The strongest claim animating this bill is the belief that restricting minors’ access to AI chatbots will prevent suicide. On the available evidence, that claim is closer to a hypothesis than a finding—and a hypothesis that runs against several decades of data on how young people die.

According to the Centers for Disease Control and Prevention, the American suicide rate began climbing around the year 2000—before ChatGPT, smartphones, or social media even existed. It accelerated through the 2010s, then, contrary to popular narrative, plateaued and modestly declined after 2018—even as generative AI moved from research labs into the pockets of nearly every teenager in the country. If chatbots were a meaningful driver of adolescent suicide, the curves should have moved together. They have not, and, importantly, suicide rates among young Americans remain the lowest among any age group.

Omary and Huddleston go on to suggest that for some adolescents—especial those “in households where therapy is unaffordable, unavailable, or unsafe to disclose”—chatbots could be an accessible and “reliable form of emotional support” and actually help prevent self harm and suicide.


Read This Thread

This is actually a perfect example of “what’s the difference between a bouncer checking your ID and a website doing it?”

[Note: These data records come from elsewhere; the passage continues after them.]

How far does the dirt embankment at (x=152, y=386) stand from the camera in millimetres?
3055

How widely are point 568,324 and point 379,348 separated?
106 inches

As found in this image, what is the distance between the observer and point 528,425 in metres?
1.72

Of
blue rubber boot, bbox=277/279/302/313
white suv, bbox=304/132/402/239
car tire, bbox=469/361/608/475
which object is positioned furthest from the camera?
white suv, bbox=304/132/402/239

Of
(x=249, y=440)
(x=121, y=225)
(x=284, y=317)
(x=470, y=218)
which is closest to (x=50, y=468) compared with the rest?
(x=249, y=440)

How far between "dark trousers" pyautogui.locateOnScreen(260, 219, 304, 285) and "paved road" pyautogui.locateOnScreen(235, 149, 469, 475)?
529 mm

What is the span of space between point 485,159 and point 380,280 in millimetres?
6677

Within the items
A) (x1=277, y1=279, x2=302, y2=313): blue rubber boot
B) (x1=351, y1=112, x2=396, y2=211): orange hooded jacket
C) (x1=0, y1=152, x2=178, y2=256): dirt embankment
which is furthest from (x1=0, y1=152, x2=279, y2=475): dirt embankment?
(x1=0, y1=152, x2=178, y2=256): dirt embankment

Identity theft. https://t.co/c6S6Oveih2

— Shoshana Weissmann, Sloth Committee Chair 🦥 (@senatorshoshana) June 12, 2026


More Sex & Tech News

• The Justice Against Weaponized Bureaucratic Overreach to Networked Expression (JAWBONE) Act, from Sens. Ron Wyden (D–Ore.) and Ted Cruz (R–Texas), aims to curtail indirect government censorship of speech on social media, AI systems, and TV.

• A federal appeals court is considering the constitutionality of an Arkansas law that criminalizes librarians who provide books that authorities consider “harmful to minors” and give city and county officials the power to determine library content.

• Nice to see people pushing back against unfounded anti-porn tropes.

• An Ohio police chief is facing 70 counts of felony charges related to sex crimes. Bethel police chief Chad Essert is accused of sexual battery and unlawful sexual conduct with a minor for alleged offenses that took place from 2005–2010. Essert also faces a sexual harassment claim from a former employee and was under investigation for having sex on duty, reports WKRC.

• The American Innovation and Choice Online Act is still bad. (More on an earlier version of this bill here.)

• Self-help author Tim Ferris suggests AI is already having a dire effect on how-to nonfiction sales…but comes away with a surprisingly/refreshingly optimistic take on the phenomenon.

• Illinois is issuing a special monthly tax on social media platforms. “The proposal’s biggest hurdle is the decades of case law that have squarely labeled this kind of tax as exactly what it is: a regulation of speech,” writes Tyler Tone.

• Ahead of the World Cup in Los Angeles “vast resources are being put towards crackdowns and sweeps,” writes Antonia Crane. “Sex workers—like me—get arrested because cops and politicians have something to prove.”